Gianna Cicali
Faculty
Education: Ph.D. University of Florence, History of Theater; Ph.D. University of Toronto, Italian History
What is the greatest challenge in your field?
One of the greatest challenges is to provide my students with enough background to understand the specific topics. The other challenge is to make my students understand the role of theater in the past. We have an idea of theater, contemporary theater like Broadway for instance, but in the Italian Renaissance in particular theater was a very different thing. There is quite a difference between us and them, the people in the past. It gives us the opportunity to understand the history. Because, through theater, you can approach different disciplines. You can approach literature, art, architecture, history of course … to understand theater, you must have a multifaceted approach. And I have to say that it’s really out of any rhetoric that my experience with Georgetown students has been beyond my expectations. … One of the best experiences is when students come back and love Italian culture and love beauty, but not just for the sake of beauty, but because beauty is a messenger for something else. This is really rewarding. … Working with Georgetown students, I have a lot of optimism for the future.
What is most difficult about teaching?
Teaching, in general, is quite a challenge. It is not just to provide an amount of data, but is to put the data in the right context. And also to understand who are your spectators, who are your students. So, you can’t recycle the same syllabus for every class. Every class will be different from the other. Of course, the structure will be the same, but I think that teaching is also learning. You are not a good teacher, in my opinion, if you are not open to learning from your students. This is my teaching philosophy. When I step into the classroom, I try to always be ready to learn from my students. Here, we have a very good opportunity, because it’s a very international community.
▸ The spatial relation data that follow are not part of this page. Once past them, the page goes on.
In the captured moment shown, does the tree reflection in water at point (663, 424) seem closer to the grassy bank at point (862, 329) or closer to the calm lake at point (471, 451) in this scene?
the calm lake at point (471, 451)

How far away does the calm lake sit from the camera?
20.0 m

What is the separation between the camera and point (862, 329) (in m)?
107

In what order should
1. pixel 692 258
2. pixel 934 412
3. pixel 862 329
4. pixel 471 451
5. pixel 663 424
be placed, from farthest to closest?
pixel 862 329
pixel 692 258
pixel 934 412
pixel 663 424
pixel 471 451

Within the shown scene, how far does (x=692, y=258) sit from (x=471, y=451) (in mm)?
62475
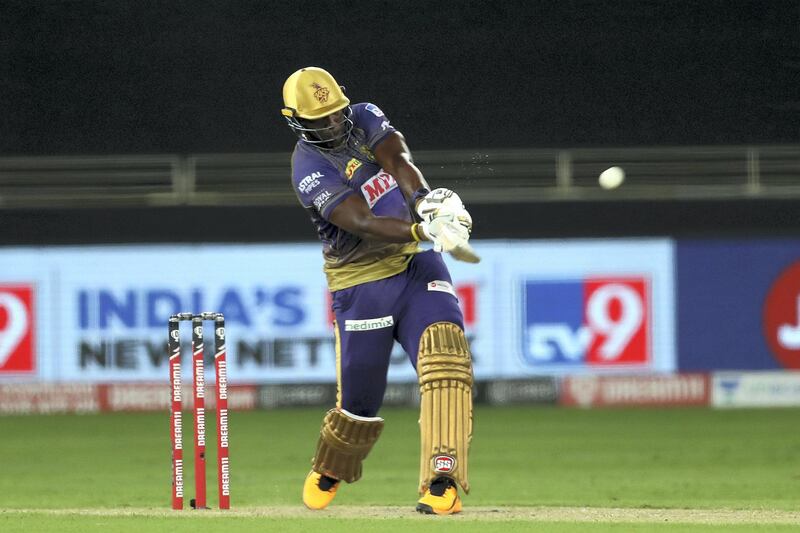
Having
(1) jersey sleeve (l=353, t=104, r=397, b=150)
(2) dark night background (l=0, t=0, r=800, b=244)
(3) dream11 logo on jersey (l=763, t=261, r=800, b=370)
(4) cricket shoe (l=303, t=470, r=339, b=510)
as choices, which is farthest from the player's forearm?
(2) dark night background (l=0, t=0, r=800, b=244)

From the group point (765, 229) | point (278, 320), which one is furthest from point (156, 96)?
point (765, 229)

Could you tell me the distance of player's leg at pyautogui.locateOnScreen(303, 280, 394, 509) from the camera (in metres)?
6.10

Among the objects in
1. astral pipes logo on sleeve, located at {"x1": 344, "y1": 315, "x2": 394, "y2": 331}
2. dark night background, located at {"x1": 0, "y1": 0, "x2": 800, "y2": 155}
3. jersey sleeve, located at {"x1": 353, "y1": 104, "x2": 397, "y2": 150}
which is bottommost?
astral pipes logo on sleeve, located at {"x1": 344, "y1": 315, "x2": 394, "y2": 331}

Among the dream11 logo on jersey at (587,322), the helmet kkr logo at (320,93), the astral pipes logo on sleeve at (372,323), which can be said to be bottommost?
the astral pipes logo on sleeve at (372,323)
You can learn a lot from your students, and hopefully I have something to teach them. Teaching is an exchange. If you want to teach from above to someone who is below, you are a bad teacher. There is always something to share.
What is the most fascinating question in your field?
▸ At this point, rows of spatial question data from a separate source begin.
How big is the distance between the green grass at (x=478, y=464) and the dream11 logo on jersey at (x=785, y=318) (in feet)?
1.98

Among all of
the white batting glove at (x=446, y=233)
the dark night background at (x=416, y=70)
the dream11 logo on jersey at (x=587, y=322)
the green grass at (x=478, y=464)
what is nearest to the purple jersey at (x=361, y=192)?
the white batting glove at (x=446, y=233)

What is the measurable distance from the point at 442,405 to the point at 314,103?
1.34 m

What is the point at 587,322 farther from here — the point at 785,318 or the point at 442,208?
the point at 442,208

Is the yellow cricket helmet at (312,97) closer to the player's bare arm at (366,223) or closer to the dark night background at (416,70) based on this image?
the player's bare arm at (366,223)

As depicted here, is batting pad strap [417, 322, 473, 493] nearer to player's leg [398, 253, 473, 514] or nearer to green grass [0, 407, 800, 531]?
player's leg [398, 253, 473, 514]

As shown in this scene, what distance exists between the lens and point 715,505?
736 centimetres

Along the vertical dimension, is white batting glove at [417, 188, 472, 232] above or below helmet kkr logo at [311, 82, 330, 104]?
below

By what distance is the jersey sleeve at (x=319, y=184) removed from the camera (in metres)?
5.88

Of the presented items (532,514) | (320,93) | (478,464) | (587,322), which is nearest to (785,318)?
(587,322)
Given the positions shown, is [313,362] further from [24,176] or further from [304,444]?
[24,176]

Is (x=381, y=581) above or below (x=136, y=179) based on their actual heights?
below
The most interesting and difficult question, if you look at theater in the past, is how was theater actually in the past? Because we don’t have any video recording! How was a Renaissance play? How was the performance of the actors? This is quite challenging research, because you have to go through many different sources: texts, archival documents, diaries, letters, paintings, and trying to make these different sources communicate with each other within a scientific frame. I would pay I don’t know how much money to have the chance to see a play at the court of the Medici family in Florence during the Renaissance. So, for a historian of theater of the past, our challenge is to put together different sources and trying to reconstruct what the performance was like.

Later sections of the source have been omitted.